Texte fourni >>

* * * * *

Dans les films et les séries, on voit des classes de lycée où des filles sont voilées, et on s’étonne après cela que les jeunes Français soient défavorables en majorité à la loi de 2004 sur les signes religieux à l’école. Ils ne voient tout simplement pas où est le problème.
Chez nos voisins et partenaires, personne ne comprend la France et personne surtout ne pense que la France est efficace sur le plan du fondamentalisme religieux.
Les pays anglophones et scandinaves, pour ne parler que d’eux, sont pragmatiques. Ils apprécient une situation et ils agissent en conséquence de ce qu’ils observent. Ils acceptent les signes ostensibles d’appartenance religieuse car il a été prouvé que cela ne provoquait aucune tension. Par ailleurs, ils prennent au sérieux les crimes, les violences et les attentats. Ils traitent cette question avec pragmatisme aussi. Ils ne sont pas naïfs, ils ont des espions partout, ils renseignent, ils contrôlent, ils préviennent les passages à l’acte.

* * * * *

Extrait de données >>
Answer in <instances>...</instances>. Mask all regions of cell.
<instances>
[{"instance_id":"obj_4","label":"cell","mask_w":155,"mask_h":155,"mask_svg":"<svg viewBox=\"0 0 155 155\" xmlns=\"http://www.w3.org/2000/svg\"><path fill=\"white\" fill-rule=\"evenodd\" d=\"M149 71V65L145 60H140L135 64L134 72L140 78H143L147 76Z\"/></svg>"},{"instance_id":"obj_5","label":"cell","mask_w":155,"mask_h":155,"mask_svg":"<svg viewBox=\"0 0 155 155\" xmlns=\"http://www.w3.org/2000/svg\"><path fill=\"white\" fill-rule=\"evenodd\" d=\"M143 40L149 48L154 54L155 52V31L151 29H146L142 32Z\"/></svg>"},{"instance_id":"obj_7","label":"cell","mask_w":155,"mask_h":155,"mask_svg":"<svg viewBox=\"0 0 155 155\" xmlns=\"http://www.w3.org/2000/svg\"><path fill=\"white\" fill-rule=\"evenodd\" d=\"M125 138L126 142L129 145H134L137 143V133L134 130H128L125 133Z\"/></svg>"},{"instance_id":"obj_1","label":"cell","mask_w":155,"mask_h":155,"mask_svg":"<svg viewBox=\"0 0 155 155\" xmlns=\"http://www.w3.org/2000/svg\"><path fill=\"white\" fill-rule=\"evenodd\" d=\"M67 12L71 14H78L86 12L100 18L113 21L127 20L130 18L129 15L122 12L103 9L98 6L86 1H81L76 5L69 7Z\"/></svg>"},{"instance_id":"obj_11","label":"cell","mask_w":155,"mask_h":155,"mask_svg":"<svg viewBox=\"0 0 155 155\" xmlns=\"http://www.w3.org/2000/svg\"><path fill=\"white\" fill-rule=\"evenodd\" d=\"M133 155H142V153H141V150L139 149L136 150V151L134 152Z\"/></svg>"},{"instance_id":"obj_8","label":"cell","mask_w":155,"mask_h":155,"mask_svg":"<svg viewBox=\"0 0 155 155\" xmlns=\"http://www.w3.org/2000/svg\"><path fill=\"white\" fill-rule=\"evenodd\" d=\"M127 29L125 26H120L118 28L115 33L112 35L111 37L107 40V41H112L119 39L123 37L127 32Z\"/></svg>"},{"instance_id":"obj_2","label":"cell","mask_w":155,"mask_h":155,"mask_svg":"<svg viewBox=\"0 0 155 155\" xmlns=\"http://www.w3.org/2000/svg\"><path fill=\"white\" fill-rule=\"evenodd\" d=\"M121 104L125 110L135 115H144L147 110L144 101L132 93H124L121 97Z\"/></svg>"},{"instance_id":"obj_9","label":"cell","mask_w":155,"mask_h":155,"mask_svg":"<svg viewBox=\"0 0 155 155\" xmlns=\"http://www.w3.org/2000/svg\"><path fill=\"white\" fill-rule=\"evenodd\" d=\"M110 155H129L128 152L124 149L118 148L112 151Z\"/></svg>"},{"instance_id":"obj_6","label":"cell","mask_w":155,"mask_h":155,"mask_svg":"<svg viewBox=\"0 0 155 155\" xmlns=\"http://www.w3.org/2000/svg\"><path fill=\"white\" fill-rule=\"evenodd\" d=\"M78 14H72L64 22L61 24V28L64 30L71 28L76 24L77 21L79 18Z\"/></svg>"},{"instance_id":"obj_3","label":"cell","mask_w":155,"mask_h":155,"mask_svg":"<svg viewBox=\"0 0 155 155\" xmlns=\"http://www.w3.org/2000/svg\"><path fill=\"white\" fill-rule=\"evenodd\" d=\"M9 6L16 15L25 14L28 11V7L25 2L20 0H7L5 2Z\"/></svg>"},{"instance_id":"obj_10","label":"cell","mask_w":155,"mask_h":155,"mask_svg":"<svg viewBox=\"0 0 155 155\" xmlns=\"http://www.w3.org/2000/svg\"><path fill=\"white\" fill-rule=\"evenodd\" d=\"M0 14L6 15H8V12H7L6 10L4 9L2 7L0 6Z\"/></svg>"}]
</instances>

* * * * *

À faire >>
[A] Citez le passage du texte sur les signes religieux depuis « Les pays anglophones » jusqu'à « passages à l’acte. » inclus.
[B] Répondez d'après le texte sur les signes religieux :
(i) Quelle est la position de la majorité des jeunes Français à l'égard de la loi de 2004 ?
(ii) Quels pays sont qualifiés de pragmatiques ?
(iii) Pourquoi ces pays acceptent-ils les signes ostensibles d'appartenance religieuse ?
Le listing est un matériau à part, indépendant du texte.

Résultats par tâche >>
[A]
Les pays anglophones et scandinaves, pour ne parler que d’eux, sont pragmatiques. Ils apprécient une situation et ils agissent en conséquence de ce qu’ils observent. Ils acceptent les signes ostensibles d’appartenance religieuse car il a été prouvé que cela ne provoquait aucune tension. Par ailleurs, ils prennent au sérieux les crimes, les violences et les attentats. Ils traitent cette question avec pragmatisme aussi. Ils ne sont pas naïfs, ils ont des espions partout, ils renseignent, ils contrôlent, ils préviennent les passages à l’acte.

[B]
(i) Ils y sont majoritairement défavorables.
(ii) Les pays anglophones et scandinaves.
(iii) Parce qu'il a été prouvé que cela ne provoquait aucune tension.